→ **Reading passage**
========

Segmentation and
Positioning Analyses

Instead of imposing a predetermined, artificial number of segments (k) onto the segmentation process, we leave the dataset to its own devices to seek out its natural breakdowns. Operating with an Agglomerative approach, our Hierarchical Clustering algorithm treats each customer as a single cell and gradually merges the most similar ones by calculating the Euclidean distances between them.

Based on the optimum number of clusters (k) discovered in the hierarchical model, we deploy K-Means optimization to divide the data along its sharpest lines. This algorithm iteratively scans massive transactional data in databases; optimizing cluster centers (centroids) to be as far apart from each other as possible, while keeping cluster members as close to the center as possible (minimum sum of squares).

Traditional clustering analyses (like K-Means) trap customers in rigid boxes. However, in real life, a consumer can be both "Price-Oriented" and partially a "Premium Seeker". Using Finite Mixture Models, GMM calculates the probability of individuals belonging to a specific segment (Posterior Probability) and deciphers the true smooth distribution underlying the data.

Classical algorithms collapse in complex data containing dozens of variables. Inspired by the visual cortex of the human brain, SOM (Kohonen Networks) takes 50 different variables via unsupervised deep learning algorithms and reduces them to a two-dimensional neural grid without distorting the topological structure of the market.

Most algorithms corrupt the analytical DNA of an entire segment by forcibly including participants who give inconsistent responses or are nowadays referred to as "trolls" into a cluster. The DBSCAN algorithm scans the data according to its spatial density and isolates insufficiently dense outliers as "Noise," thereby clustering only the "true" masses of the market.

========

(Entries in the collection)
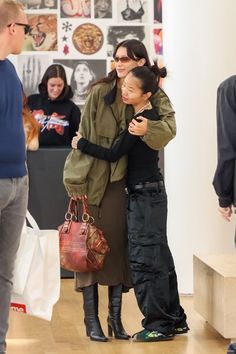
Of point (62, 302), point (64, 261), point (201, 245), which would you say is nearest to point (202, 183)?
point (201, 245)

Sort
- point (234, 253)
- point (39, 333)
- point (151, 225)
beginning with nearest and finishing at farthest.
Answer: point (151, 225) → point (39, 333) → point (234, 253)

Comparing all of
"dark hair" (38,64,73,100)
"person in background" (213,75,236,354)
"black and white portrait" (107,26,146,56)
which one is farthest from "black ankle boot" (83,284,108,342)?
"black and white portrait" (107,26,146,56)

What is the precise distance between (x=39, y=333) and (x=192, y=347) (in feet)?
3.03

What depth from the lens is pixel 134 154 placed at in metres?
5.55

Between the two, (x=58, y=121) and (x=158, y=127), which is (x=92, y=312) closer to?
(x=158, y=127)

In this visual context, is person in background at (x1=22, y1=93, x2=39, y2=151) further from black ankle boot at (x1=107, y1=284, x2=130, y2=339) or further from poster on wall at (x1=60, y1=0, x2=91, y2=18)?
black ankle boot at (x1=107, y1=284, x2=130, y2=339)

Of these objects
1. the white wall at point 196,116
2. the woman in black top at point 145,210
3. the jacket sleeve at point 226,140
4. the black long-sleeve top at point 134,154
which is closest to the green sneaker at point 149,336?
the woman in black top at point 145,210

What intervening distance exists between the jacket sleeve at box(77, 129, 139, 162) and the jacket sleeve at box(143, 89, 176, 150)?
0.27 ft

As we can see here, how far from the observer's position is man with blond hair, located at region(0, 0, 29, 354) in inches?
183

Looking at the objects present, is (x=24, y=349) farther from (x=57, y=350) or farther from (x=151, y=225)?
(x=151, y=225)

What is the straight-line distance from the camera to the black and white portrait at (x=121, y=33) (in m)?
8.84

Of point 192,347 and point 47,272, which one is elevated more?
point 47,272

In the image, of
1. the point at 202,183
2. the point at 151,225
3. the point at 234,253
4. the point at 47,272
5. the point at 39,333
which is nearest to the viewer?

========

→ **Action item A**
Reproduce word for word the part of the segmentation and positioning text that runs from "Most algorithms corrupt" to "masses of the market.".
→ **Action item B**
Extend the text on segmentation and positioning analyses, picking up right after its final sentence.

→ **Task result A**
Most algorithms corrupt the analytical DNA of an entire segment by forcibly including participants who give inconsistent responses or are nowadays referred to as "trolls" into a cluster. The DBSCAN algorithm scans the data according to its spatial density and isolates insufficiently dense outliers as "Noise," thereby clustering only the "true" masses of the market.

→ **Task result B**
Even if people are in the same demographic group, they behave differently if they are not within the same social Network. Our Louvain Community Detection algorithm looks at interactions among consumers or B2B institutions to detect "Tightly-Knit Communities" on the network and the "Key Opinion Leaders" (Hubs) governing these groups.

A market does not consist solely of demographics; it is comprised of different "Worldviews". With Q-Methodology, we invert the data matrix and subject "people" to factor analysis, rather than variables. This approach maps the fundamental mindset paradigms within the market based on the statements they reject and endorse.

Standard algorithms roughly find the "average" of clusters; but an average profile is generally very unappealing from a marketing standpoint. Archetypal Analysis, an adaptation of Carl Jung's archetype theory to data science, seeks the outer limits of the market, not its center. It finds the most extreme "Pure Archetypes" and calculates what percentage of the entire market is a composition of these archetypes.

While MDS maps only measure the distance between brands, Correspondence Analysis (CA) shows "why" they are similar or divergent. Operating via Chi-square statistics, this model takes an asymmetrical X-ray of perception by placing both "Brands" and "Image Adjectives" (e.g., Reliable, Expensive, Innovative) into the same two-dimensional space.